The second couple are Hannah and her husband Elkanah (who had children with his other wife, Peninnah) in 1 Samuel 1-2. Hannah and Elkanah are also described as people faithful to God as they go up to worship God at Shiloh (the place to worship God at the time) and offer sacrifices there every year. Hannah prays to God and asks him for a son who she will then set before God as a nazarite (as detailed in Number 6) as a response (1 Sam 1:10-11). Her prayer is also answered and she dedicates her son Samuel to God’s service at Shiloh.
So the situation of Elizabeth echoes that of several other Old Testament couples who God intervenes for and provides with children, removing their shame in being childless. Not only this but both Isaac and Samuel are important figures in the Old Testament. It is through Isaac that the nations of Israel (through Jacob) and Edom (through Esau) come. Samuel is the great prophet of Israel who anoints the first two kings over the nation, Saul and David. So it would have been of no surprise to Luke’s readers that an angel appears to Zechariah and announces that his wife will bear him a son, who will also be an important figure in Israel’s history, despite the age of his parents and barrenness of his mother.
Elizabeth does two other important things during her brief appearance in the early chapters of Luke. Firstly, when Mary comes to visit her, she recognises that Mary has a special blessed status as the woman chosen to bear the saviour of Israel (Luke 1:41-45).
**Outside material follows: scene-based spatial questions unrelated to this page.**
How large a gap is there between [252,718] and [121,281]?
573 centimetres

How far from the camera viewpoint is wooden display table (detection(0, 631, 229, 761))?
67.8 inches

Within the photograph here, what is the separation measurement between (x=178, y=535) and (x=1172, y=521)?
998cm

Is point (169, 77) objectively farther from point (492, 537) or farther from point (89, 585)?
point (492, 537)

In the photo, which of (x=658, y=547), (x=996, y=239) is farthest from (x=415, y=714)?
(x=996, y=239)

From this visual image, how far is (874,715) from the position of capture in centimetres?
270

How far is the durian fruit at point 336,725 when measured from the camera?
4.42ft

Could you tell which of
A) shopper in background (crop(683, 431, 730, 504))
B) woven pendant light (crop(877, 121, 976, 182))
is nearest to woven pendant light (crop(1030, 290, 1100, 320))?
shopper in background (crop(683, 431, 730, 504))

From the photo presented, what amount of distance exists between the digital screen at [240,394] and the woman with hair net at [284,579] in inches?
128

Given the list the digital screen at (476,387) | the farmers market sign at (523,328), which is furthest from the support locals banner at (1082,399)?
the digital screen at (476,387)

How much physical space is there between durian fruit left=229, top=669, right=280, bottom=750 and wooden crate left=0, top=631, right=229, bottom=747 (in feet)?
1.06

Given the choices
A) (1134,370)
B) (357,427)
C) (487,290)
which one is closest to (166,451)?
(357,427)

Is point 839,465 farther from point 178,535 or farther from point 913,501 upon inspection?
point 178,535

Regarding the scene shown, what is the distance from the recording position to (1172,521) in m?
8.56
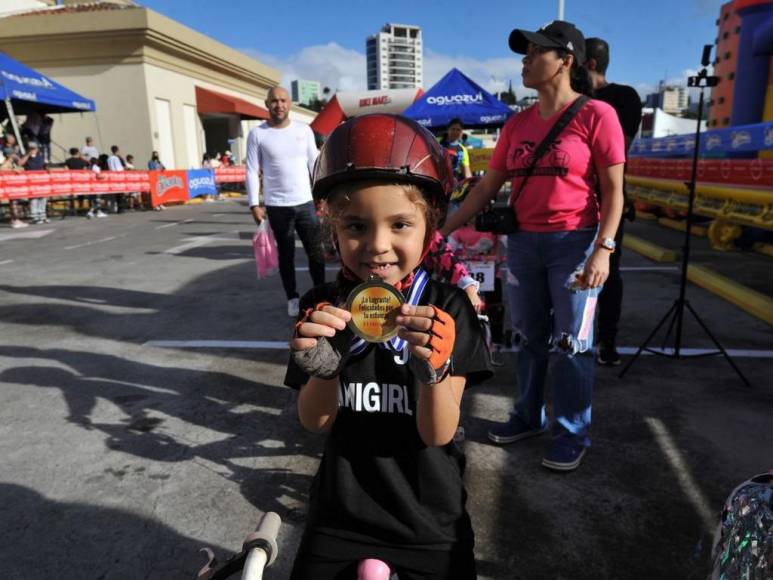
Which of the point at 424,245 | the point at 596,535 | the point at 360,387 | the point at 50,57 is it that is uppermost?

This insight is inspired by the unborn John leaping in her womb when she hears Mary’s greeting and the Holy Spirit who comes upon her (Luke 1:41). This shows the relationship between the two boys who have been promised to Elizabeth and Mary – that John is the lesser of the two who comes before Jesus preparing the way.
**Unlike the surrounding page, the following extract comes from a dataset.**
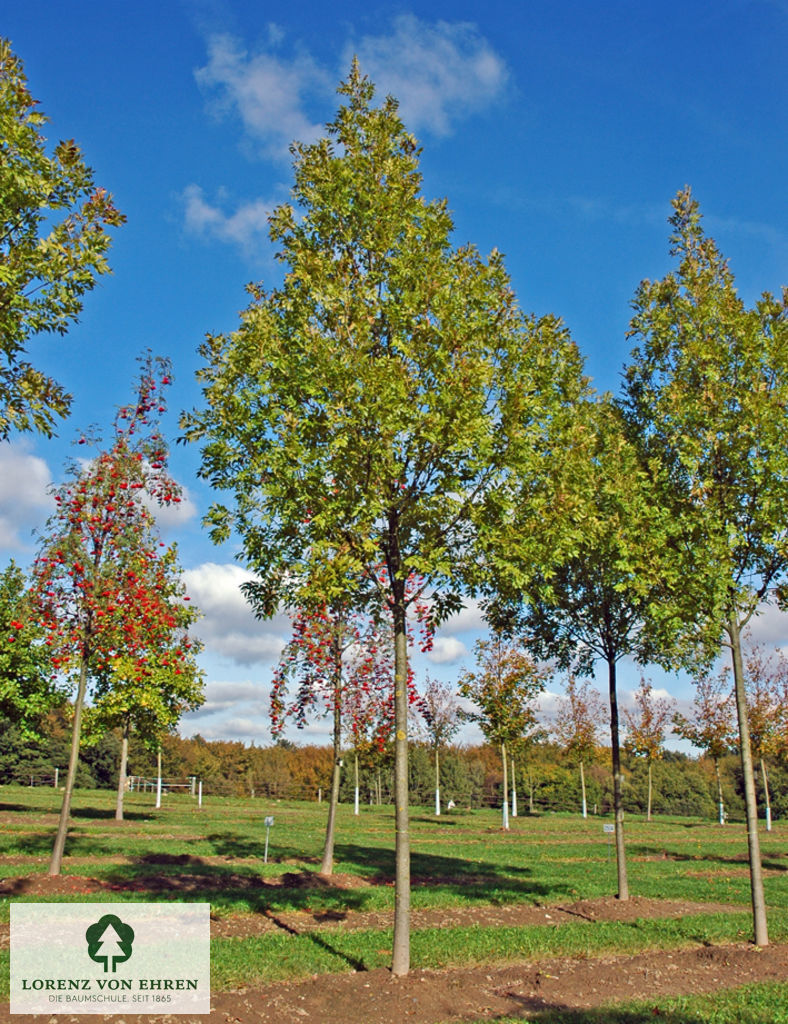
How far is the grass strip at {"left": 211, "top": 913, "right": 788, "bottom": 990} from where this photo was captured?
28.7ft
Secondly, after John’s birth, when he is to be circumcised and named, she insists that he is named John rather than Zechariah after his father (Luke 1:59-60). This is obedient to the command that Gabriel gave the Zechariah to name the boy John (Luke 1:13), despite the fact that John was not a family name.
This is all we learn about Elizabeth in the Gospel of Luke. After the naming of John and Zechariah’s prophecy, the focus shifts to the birth and childhood of Jesus and then the ministries of John and Jesus. She does not appear in the Gospel again (unlike Mary). We are not told whether Zechariah and Elizabeth had any more children as Hannah and Elkanah did or whether John was their only child as Isaac was for Abraham and Sarah.
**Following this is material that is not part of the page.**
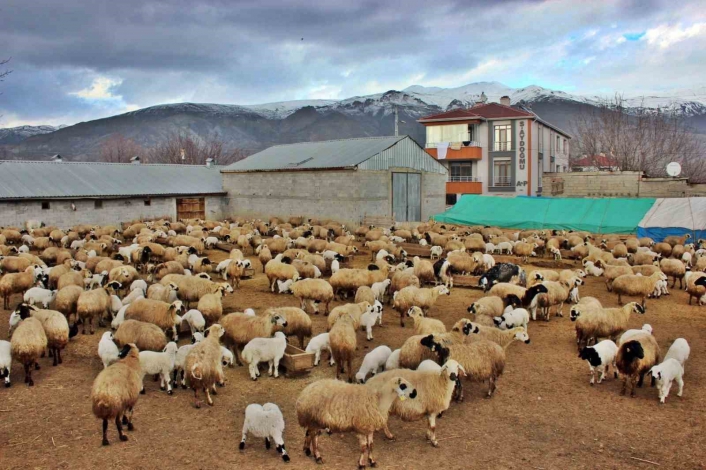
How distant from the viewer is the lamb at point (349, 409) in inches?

What we do learn through the story of Elizabeth is that God is once again at work in the history of his people, just as he did in the Old Testament, raising up people who would move forward his plans for his people Israel and indeed all of his creation, just as he raised up Isaac and Samuel. This tells us as readers that something important is happening in the narrative that Luke is setting forth here and that it will have many parallels with how God has worked among his people in the past. For that story, we have to continue reading the Gospel of Luke with the story of Israel in the Old Testament in mind.